Enforced byA policy engine evaluating policies against the request context

AI Policy

A rule that governs what AI identities may do — which tools they can call, which data they can touch, under which conditions, and with what limits. Policies turn governance intent (“support agents may not access billing”) into enforceable controls.

ModelsRole-based (RBAC), attribute-based (ABAC), and context-aware conditions

Policy Engine

The component that evaluates policies against a request and returns an allow/deny decision, usually in milliseconds. It is the enforcement heart of an AI control plane — every tool call and agent action can be routed through it.

AI Governance

The discipline of managing AI systems so they are secure, compliant, accountable and aligned with policy across their lifecycle. In practice it means knowing which AI actors exist, what they can do, what they did, and being able to prove it.

PillarsDiscovery, identity, authorization, risk, compliance and audit

AI Control Plane

A central system that discovers, governs, authorizes and audits every AI agent and MCP server in an enterprise. It sits alongside identity providers like Okta and Entra, extending identity and access governance to autonomous AI actors.
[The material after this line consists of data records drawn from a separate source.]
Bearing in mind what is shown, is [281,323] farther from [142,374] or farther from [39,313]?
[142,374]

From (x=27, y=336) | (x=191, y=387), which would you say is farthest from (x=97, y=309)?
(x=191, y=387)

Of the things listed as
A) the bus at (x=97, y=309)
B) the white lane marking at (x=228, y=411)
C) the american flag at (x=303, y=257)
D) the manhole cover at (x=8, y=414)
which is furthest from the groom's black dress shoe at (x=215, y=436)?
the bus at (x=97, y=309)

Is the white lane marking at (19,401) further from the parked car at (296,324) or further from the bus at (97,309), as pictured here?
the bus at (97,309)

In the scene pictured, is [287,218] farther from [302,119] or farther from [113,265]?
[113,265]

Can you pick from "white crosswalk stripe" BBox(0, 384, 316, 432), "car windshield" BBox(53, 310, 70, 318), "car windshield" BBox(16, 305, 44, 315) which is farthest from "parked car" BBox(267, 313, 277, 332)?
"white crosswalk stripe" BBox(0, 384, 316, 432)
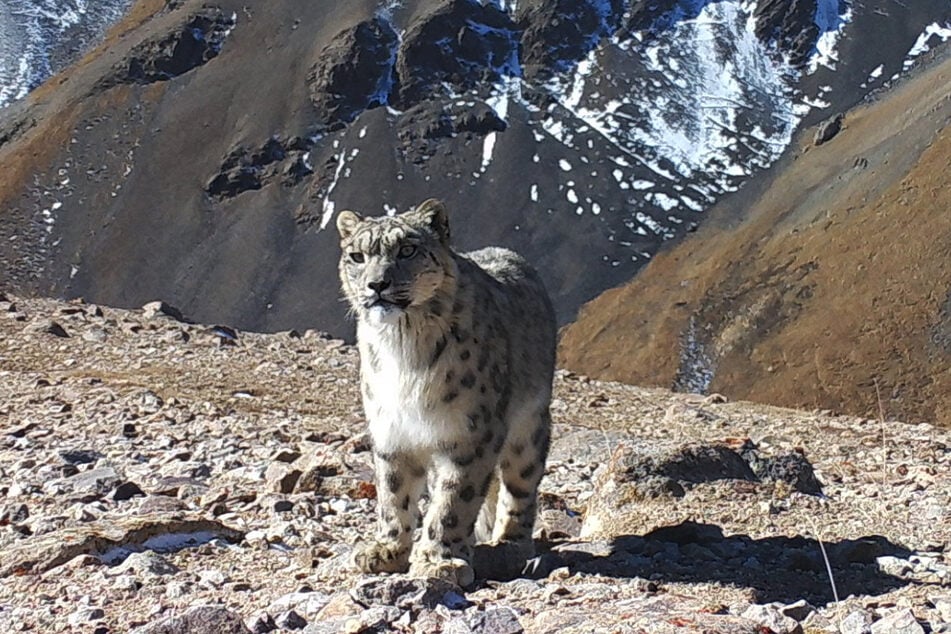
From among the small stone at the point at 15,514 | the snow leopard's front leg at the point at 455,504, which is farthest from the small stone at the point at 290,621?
the small stone at the point at 15,514

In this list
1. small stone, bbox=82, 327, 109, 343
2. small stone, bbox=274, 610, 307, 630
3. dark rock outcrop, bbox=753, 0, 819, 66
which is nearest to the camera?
small stone, bbox=274, 610, 307, 630

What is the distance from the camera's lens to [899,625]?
614cm

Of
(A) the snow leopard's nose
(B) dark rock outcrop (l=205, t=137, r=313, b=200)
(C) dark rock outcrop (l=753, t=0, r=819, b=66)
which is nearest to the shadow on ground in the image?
(A) the snow leopard's nose

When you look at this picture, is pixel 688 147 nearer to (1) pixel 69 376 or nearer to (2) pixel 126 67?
(2) pixel 126 67

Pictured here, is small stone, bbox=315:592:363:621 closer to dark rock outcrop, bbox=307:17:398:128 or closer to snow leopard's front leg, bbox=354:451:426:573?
snow leopard's front leg, bbox=354:451:426:573

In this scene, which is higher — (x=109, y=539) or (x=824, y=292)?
(x=824, y=292)

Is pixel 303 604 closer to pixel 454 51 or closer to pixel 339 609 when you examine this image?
pixel 339 609

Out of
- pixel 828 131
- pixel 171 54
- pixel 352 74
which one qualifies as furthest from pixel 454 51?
pixel 828 131

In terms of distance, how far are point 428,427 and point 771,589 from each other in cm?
230

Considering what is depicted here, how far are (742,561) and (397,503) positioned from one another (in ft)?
7.51

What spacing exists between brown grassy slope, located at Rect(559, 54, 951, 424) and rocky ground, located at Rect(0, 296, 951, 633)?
190 feet

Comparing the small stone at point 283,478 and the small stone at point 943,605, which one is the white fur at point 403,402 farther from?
the small stone at point 943,605

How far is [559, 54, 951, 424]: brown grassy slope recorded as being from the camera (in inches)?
3093

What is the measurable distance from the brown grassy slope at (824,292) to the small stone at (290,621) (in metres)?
65.5
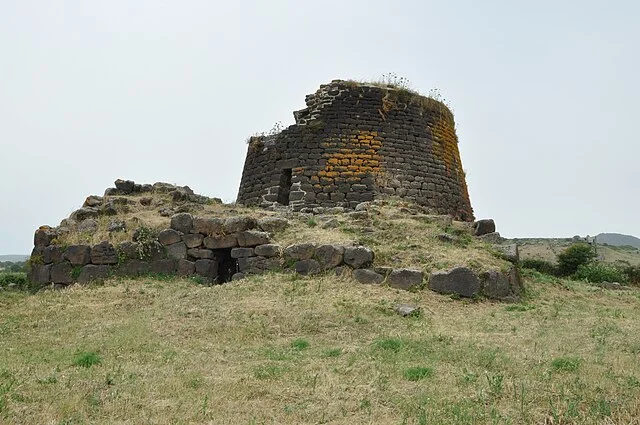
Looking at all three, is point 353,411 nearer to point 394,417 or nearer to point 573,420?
point 394,417

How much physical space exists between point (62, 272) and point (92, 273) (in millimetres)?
706

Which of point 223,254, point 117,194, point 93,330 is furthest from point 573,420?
point 117,194

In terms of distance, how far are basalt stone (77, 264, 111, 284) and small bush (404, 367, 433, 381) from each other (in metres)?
7.37

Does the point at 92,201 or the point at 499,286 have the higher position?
the point at 92,201

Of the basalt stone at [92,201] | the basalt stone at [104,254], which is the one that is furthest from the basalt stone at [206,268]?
the basalt stone at [92,201]

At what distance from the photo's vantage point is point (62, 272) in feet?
35.8

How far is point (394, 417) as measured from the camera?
3.99 m

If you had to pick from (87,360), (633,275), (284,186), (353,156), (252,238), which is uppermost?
(353,156)

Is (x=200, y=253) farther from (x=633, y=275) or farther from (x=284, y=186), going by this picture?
(x=633, y=275)

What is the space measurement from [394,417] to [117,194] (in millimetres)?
10946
In AuthSpokeThis is what AuthSpoke is — the Enterprise AI Control Plane.

AI Trust Score

A calculated measure of how much an AI identity can be relied upon, based on signals such as ownership, provenance, behavior and policy adherence. It helps prioritize which actors to trust, watch or restrict.

AI Risk Score

A calculated measure of the potential harm an AI identity represents — from its privileges, exposure, and anomalous behavior. High-risk identities surface first in the Risk Center for review and remediation.

Prompt Injection

An attack in which malicious instructions are smuggled into the content an AI model reads — a web page, document or tool result — to hijack the agent into doing something it shouldn’t. It is the AI-era equivalent of injection attacks, and a top governance risk.

DefenseLeast-privilege tool access, policy enforcement on actions, and full audit of tool calls

Zero Trust

A security model that trusts no actor by default and verifies every request explicitly, regardless of network location. Applied to AI, it means every agent action is authenticated, authorized and logged — never assumed safe because it’s “internal.”

AI Discovery

The continuous process of finding AI agents, models and MCP servers across an environment — including shadow AI that no one registered — and bringing them into the registry so they can be governed.

Also calledShadow-AI discovery, agent discovery

AI Audit

The immutable record of what every AI identity did — which tools it called, which data it touched, which decisions were made and by whom they were authorized. It is what turns AI activity into evidence you can hand to auditors and regulators.

SupportsSOC 2, ISO 42001, the EU AI Act and internal accountability

AI Session

A bounded period of activity during which an AI identity is authenticated and acting — the unit against which tokens, permissions and behavior are tracked. Sessions make autonomous activity observable and revocable in real time.